_Task objective_: Present all the items below as one numbered list with each line as its own entry, leaving out the blank lines.
* BEGIN The data *
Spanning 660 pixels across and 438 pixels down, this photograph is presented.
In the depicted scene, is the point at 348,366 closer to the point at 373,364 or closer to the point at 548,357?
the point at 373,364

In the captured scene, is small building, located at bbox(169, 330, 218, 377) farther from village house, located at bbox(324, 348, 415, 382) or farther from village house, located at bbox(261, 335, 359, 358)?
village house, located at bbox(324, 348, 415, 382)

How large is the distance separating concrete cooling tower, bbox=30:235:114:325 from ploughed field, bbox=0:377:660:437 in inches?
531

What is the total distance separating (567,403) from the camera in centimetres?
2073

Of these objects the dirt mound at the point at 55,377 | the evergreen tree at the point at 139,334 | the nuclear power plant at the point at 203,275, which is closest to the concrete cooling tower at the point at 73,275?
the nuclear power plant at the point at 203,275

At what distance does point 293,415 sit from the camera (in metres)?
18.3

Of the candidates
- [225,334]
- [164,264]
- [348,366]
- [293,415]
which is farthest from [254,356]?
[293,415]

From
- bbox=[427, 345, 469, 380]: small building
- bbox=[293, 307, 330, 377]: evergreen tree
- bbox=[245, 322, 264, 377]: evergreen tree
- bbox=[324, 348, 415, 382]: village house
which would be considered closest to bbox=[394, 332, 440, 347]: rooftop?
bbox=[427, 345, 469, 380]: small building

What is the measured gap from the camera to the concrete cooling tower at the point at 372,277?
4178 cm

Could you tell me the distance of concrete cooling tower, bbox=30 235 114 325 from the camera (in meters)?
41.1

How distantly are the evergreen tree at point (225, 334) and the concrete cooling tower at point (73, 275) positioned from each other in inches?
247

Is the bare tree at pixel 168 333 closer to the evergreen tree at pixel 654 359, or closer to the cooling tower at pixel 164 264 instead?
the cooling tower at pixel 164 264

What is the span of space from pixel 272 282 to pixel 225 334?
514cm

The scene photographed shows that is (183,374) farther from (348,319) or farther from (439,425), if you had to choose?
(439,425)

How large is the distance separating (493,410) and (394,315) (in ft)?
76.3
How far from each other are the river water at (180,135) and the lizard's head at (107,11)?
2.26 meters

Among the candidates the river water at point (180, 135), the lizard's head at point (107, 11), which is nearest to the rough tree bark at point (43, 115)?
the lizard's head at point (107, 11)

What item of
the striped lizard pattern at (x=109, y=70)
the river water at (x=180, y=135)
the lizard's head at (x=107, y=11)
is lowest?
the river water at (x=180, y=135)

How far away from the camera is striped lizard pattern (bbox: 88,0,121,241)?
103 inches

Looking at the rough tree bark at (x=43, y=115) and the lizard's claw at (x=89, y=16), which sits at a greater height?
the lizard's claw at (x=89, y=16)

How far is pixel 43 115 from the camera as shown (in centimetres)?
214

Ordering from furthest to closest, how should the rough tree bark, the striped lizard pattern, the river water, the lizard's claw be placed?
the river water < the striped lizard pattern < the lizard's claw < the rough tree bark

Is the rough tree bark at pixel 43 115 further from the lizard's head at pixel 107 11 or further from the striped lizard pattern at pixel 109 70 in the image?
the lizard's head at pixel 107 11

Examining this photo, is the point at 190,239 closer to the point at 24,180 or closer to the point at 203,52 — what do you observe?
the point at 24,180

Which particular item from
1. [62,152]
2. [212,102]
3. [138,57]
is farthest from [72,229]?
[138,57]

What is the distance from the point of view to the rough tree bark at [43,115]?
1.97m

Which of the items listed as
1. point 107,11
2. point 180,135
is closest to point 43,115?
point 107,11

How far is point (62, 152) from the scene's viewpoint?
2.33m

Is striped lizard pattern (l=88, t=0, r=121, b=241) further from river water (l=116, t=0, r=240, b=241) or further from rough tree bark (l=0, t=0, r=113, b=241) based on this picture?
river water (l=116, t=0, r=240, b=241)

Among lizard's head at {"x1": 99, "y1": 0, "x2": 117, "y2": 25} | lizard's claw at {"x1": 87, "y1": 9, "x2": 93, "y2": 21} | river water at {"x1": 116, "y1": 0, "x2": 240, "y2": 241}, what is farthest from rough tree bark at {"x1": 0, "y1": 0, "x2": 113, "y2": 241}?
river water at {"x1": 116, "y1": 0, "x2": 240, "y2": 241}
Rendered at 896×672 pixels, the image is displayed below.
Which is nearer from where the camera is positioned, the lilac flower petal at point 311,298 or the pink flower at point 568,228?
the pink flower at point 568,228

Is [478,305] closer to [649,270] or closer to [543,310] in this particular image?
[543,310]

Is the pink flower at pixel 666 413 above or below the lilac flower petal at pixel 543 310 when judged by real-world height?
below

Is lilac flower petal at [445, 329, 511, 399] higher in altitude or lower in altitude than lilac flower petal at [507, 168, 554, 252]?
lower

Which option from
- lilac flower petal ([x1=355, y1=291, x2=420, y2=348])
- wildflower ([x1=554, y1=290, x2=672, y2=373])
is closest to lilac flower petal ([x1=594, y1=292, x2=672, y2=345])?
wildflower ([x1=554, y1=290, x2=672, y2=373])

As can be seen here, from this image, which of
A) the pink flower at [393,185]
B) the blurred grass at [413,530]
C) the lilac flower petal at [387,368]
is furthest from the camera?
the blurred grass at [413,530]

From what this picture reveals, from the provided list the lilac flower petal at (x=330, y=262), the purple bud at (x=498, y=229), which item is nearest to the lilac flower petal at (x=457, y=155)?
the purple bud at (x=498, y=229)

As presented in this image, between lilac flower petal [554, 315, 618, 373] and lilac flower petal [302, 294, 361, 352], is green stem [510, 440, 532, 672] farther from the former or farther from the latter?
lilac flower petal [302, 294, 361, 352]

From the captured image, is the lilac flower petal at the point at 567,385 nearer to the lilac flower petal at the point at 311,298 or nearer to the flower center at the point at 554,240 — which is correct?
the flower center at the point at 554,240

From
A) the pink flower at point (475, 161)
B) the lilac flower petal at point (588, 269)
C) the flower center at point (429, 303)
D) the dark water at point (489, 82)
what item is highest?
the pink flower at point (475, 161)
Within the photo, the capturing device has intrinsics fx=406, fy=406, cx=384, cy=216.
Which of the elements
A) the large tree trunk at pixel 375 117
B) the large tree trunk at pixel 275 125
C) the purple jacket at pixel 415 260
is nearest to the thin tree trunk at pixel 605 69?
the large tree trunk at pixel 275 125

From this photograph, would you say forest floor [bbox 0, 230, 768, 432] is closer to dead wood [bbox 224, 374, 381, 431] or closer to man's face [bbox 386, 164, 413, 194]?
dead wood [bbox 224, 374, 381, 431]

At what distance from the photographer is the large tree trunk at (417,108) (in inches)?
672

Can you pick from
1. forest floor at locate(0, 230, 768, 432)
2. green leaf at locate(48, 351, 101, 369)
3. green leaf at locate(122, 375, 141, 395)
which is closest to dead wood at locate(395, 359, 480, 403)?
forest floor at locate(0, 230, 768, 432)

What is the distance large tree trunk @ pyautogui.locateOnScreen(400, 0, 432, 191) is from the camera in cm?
* END The data *
_Solution to this task_:
1. Spanning 660 pixels across and 438 pixels down, this photograph is presented.
2. In the depicted scene, is the point at 348,366 closer to the point at 373,364 or closer to the point at 548,357?
3. the point at 373,364
4. In the captured scene, is small building, located at bbox(169, 330, 218, 377) farther from village house, located at bbox(324, 348, 415, 382) or farther from village house, located at bbox(261, 335, 359, 358)?
5. village house, located at bbox(324, 348, 415, 382)
6. How large is the distance separating concrete cooling tower, bbox=30:235:114:325 from ploughed field, bbox=0:377:660:437 in inches?
7. 531
8. What is the total distance separating (567,403) from the camera in centimetres?
9. 2073
10. Of these objects the dirt mound at the point at 55,377 | the evergreen tree at the point at 139,334 | the nuclear power plant at the point at 203,275, which is closest to the concrete cooling tower at the point at 73,275?
11. the nuclear power plant at the point at 203,275
12. At what distance does point 293,415 sit from the camera (in metres)?
13. 18.3
14. Of the candidates
15. - [225,334]
16. - [164,264]
17. - [348,366]
18. - [293,415]
19. which is farthest from [254,356]?
20. [293,415]
21. From
22. - bbox=[427, 345, 469, 380]: small building
23. - bbox=[293, 307, 330, 377]: evergreen tree
24. - bbox=[245, 322, 264, 377]: evergreen tree
25. - bbox=[324, 348, 415, 382]: village house
26. which would be considered closest to bbox=[394, 332, 440, 347]: rooftop?
27. bbox=[427, 345, 469, 380]: small building
28. What is the measured gap from the camera to the concrete cooling tower at the point at 372,277?
29. 4178 cm
30. Could you tell me the distance of concrete cooling tower, bbox=30 235 114 325 from the camera (in meters)?
31. 41.1
32. How distantly are the evergreen tree at point (225, 334) and the concrete cooling tower at point (73, 275) positioned from each other in inches?
33. 247
34. Is the bare tree at pixel 168 333 closer to the evergreen tree at pixel 654 359, or closer to the cooling tower at pixel 164 264 instead?
35. the cooling tower at pixel 164 264
36. What is the span of space from pixel 272 282 to pixel 225 334?
37. 514cm
38. The scene photographed shows that is (183,374) farther from (348,319) or farther from (439,425), if you had to choose?
39. (439,425)
40. How large is the distance separating (493,410) and (394,315) (in ft)?
41. 76.3
42. How far from each other are the river water at (180,135) and the lizard's head at (107,11)?
43. 2.26 meters
44. Among the candidates the river water at point (180, 135), the lizard's head at point (107, 11), which is nearest to the rough tree bark at point (43, 115)?
45. the lizard's head at point (107, 11)
46. What item of
47. the striped lizard pattern at (x=109, y=70)
48. the river water at (x=180, y=135)
49. the lizard's head at (x=107, y=11)
50. is lowest?
51. the river water at (x=180, y=135)
52. How far away from the camera is striped lizard pattern (bbox: 88,0,121,241)?
53. 103 inches
54. Looking at the rough tree bark at (x=43, y=115) and the lizard's claw at (x=89, y=16), which sits at a greater height?
55. the lizard's claw at (x=89, y=16)
56. How far is pixel 43 115 from the camera as shown (in centimetres)?
57. 214
58. Ordering from furthest to closest, how should the rough tree bark, the striped lizard pattern, the river water, the lizard's claw be placed?
59. the river water < the striped lizard pattern < the lizard's claw < the rough tree bark
60. Is the rough tree bark at pixel 43 115 further from the lizard's head at pixel 107 11 or further from the striped lizard pattern at pixel 109 70 in the image?
61. the lizard's head at pixel 107 11
62. Examining this photo, is the point at 190,239 closer to the point at 24,180 or closer to the point at 203,52 — what do you observe?
63. the point at 24,180
64. Which particular item from
65. 1. [62,152]
66. 2. [212,102]
67. 3. [138,57]
68. is farthest from [72,229]?
69. [138,57]
70. What is the distance from the point of view to the rough tree bark at [43,115]?
71. 1.97m
72. Which of the items listed as
73. 1. point 107,11
74. 2. point 180,135
75. is closest to point 43,115?
76. point 107,11
77. How far is point (62, 152) from the scene's viewpoint?
78. 2.33m
79. Is striped lizard pattern (l=88, t=0, r=121, b=241) further from river water (l=116, t=0, r=240, b=241) or further from rough tree bark (l=0, t=0, r=113, b=241) based on this picture?
80. river water (l=116, t=0, r=240, b=241)
81. Among lizard's head at {"x1": 99, "y1": 0, "x2": 117, "y2": 25} | lizard's claw at {"x1": 87, "y1": 9, "x2": 93, "y2": 21} | river water at {"x1": 116, "y1": 0, "x2": 240, "y2": 241}, what is farthest from rough tree bark at {"x1": 0, "y1": 0, "x2": 113, "y2": 241}?
82. river water at {"x1": 116, "y1": 0, "x2": 240, "y2": 241}
83. Rendered at 896×672 pixels, the image is displayed below.
84. Which is nearer from where the camera is positioned, the lilac flower petal at point 311,298 or the pink flower at point 568,228?
85. the pink flower at point 568,228
86. Is [478,305] closer to [649,270] or closer to [543,310] in this particular image?
87. [543,310]
88. Is the pink flower at pixel 666 413 above or below the lilac flower petal at pixel 543 310 when judged by real-world height?
89. below
90. Is lilac flower petal at [445, 329, 511, 399] higher in altitude or lower in altitude than lilac flower petal at [507, 168, 554, 252]?
91. lower
92. Which option from
93. - lilac flower petal ([x1=355, y1=291, x2=420, y2=348])
94. - wildflower ([x1=554, y1=290, x2=672, y2=373])
95. is closest to lilac flower petal ([x1=594, y1=292, x2=672, y2=345])?
96. wildflower ([x1=554, y1=290, x2=672, y2=373])
97. As can be seen here, from this image, which of
98. A) the pink flower at [393,185]
99. B) the blurred grass at [413,530]
100. C) the lilac flower petal at [387,368]
101. is furthest from the camera?
102. the blurred grass at [413,530]
103. From what this picture reveals, from the provided list the lilac flower petal at (x=330, y=262), the purple bud at (x=498, y=229), which item is nearest to the lilac flower petal at (x=457, y=155)?
104. the purple bud at (x=498, y=229)
105. As presented in this image, between lilac flower petal [554, 315, 618, 373] and lilac flower petal [302, 294, 361, 352], is green stem [510, 440, 532, 672] farther from the former or farther from the latter?
106. lilac flower petal [302, 294, 361, 352]
107. From the captured image, is the lilac flower petal at the point at 567,385 nearer to the lilac flower petal at the point at 311,298 or nearer to the flower center at the point at 554,240 — which is correct?
108. the flower center at the point at 554,240
109. From
110. A) the pink flower at point (475, 161)
111. B) the lilac flower petal at point (588, 269)
112. C) the flower center at point (429, 303)
113. D) the dark water at point (489, 82)
114. what item is highest?
115. the pink flower at point (475, 161)
116. Within the photo, the capturing device has intrinsics fx=406, fy=406, cx=384, cy=216.
117. Which of the elements
118. A) the large tree trunk at pixel 375 117
119. B) the large tree trunk at pixel 275 125
120. C) the purple jacket at pixel 415 260
121. is nearest to the thin tree trunk at pixel 605 69?
122. the large tree trunk at pixel 275 125
123. From this photograph, would you say forest floor [bbox 0, 230, 768, 432] is closer to dead wood [bbox 224, 374, 381, 431] or closer to man's face [bbox 386, 164, 413, 194]?
124. dead wood [bbox 224, 374, 381, 431]
125. At what distance from the photographer is the large tree trunk at (417,108) (in inches)?
126. 672
127. Can you pick from
128. 1. forest floor at locate(0, 230, 768, 432)
129. 2. green leaf at locate(48, 351, 101, 369)
130. 3. green leaf at locate(122, 375, 141, 395)
131. which is closest to dead wood at locate(395, 359, 480, 403)?
132. forest floor at locate(0, 230, 768, 432)
133. What is the distance large tree trunk @ pyautogui.locateOnScreen(400, 0, 432, 191) is from the camera in cm?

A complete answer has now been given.